Three other candidates are vying for third place, with indigenous contender Thelma Cabrera building momentum as the campaign came to a close.
Monitors from the Organization of American States (OAS) led by former Costa Rican president Luis Guillermo Solis supervised the polls.
Whoever succeeds Morales faces a tough challenge tackling gang violence and poverty in Central America's most populous country.
Guatemala has one of the world's highest homicide rates: official statistics put it at 22.4 murders per 100,000 people at the end of 2018.
Around half the killings are blamed on drug trafficking and extortion operations carried out by powerful gangs.
Morales, a former TV comedian who beat Torres in a 2015 run-off, is obliged to step down under Guatemala's one-term rule.
His predecessor Otto Perez is in jail for corruption and he himself faces a graft inquiry into illegal campaign funding.

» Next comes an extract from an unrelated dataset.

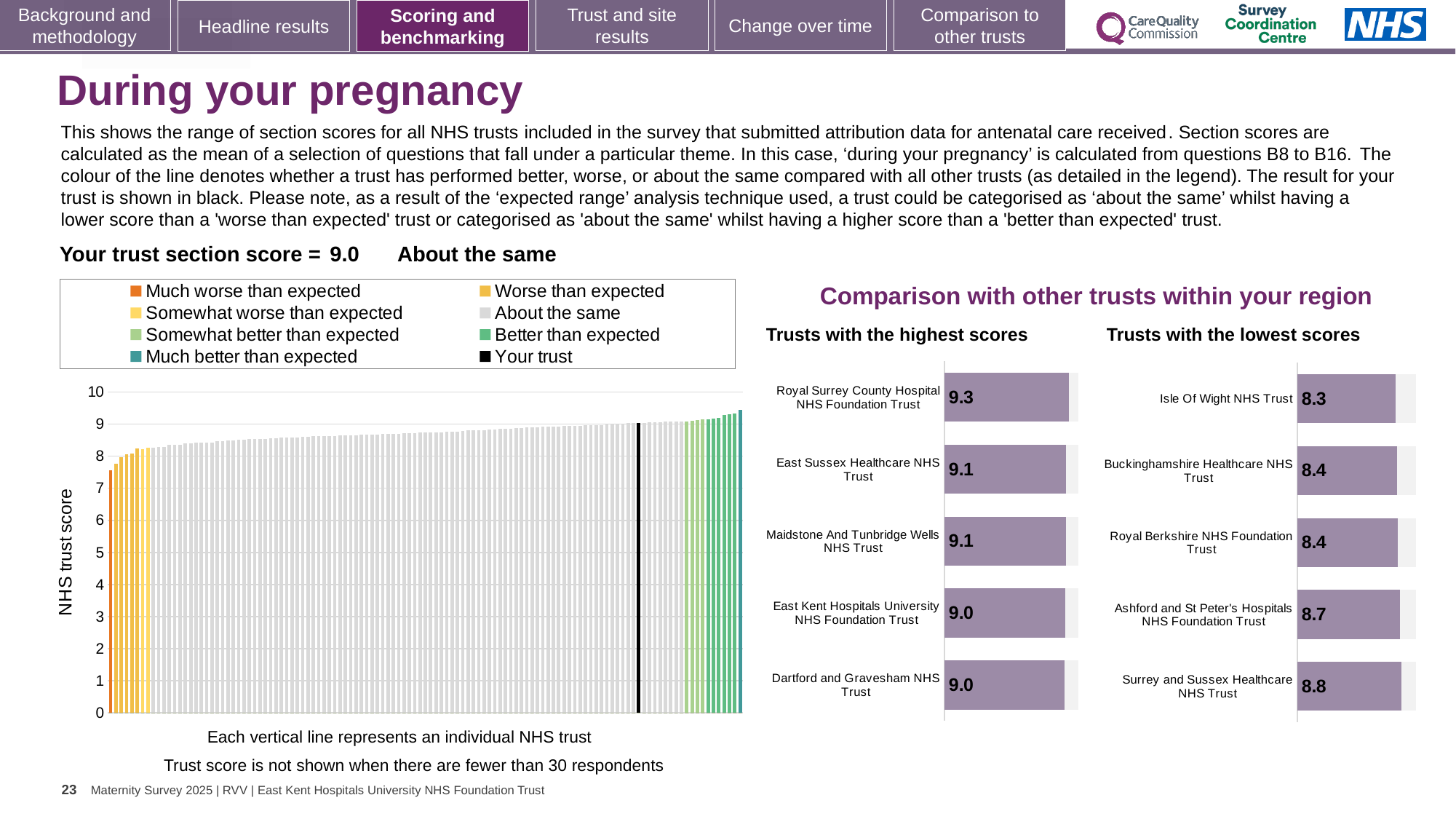
In the large 'NHS trust score' chart on the left, is the value of the leftmost (orange) bar greater or less than 8? less In the 'Trusts with the lowest scores' chart, what is the difference between the scores of Surrey and Sussex Healthcare NHS Trust and Isle Of Wight NHS Trust? 0.5 What kind of chart is the large 'NHS trust score' chart on the left of the slide? Bar chart In the 'Trusts with the lowest scores' chart, which trust has the lowest score? Isle Of Wight NHS Trust In the 'Trusts with the lowest scores' chart, which has the higher score: Ashford and St Peter's Hospitals NHS Foundation Trust or Buckinghamshire Healthcare NHS Trust? Ashford and St Peter's Hospitals NHS Foundation Trust In the 'Trusts with the lowest scores' chart, what is the score for Isle Of Wight NHS Trust? 8.3 In the 'Trusts with the highest scores' chart, what is the difference between the scores of Royal Surrey County Hospital NHS Foundation Trust and Dartford and Gravesham NHS Trust? 0.3 In the 'Trusts with the highest scores' chart, what is the score for Royal Surrey County Hospital NHS Foundation Trust? 9.3 In the 'Trusts with the highest scores' chart, what is the score for East Kent Hospitals University NHS Foundation Trust? 9.0 In the large 'NHS trust score' chart on the left, do the bar values rise or fall from left to right? Rise In the 'Trusts with the highest scores' chart, which trust has the highest score? Royal Surrey County Hospital NHS Foundation Trust How many trusts are shown in the 'Trusts with the highest scores' chart? 5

That was instigated by Aldana and the UN-backed International Commission Against Impunity in Guatemala (CICIG), which has put former presidents, ministers and business moguls in jail.
Aldana -- who fled to the United States after receiving death threats -- told AFP her exclusion was orchestrated by those she put in prison and their allies, who saw her as a "hindrance." Also barred from running was Zury Rios, daughter of late dictator Efrain Rios Montt, under constitutional rules that prevent his relatives from seeking the presidency.
And as polling stations were being prepared across the country, Oscar Schaad, the electoral court's top prosecutor, said he had been forced to flee the country, citing threats to him and his family.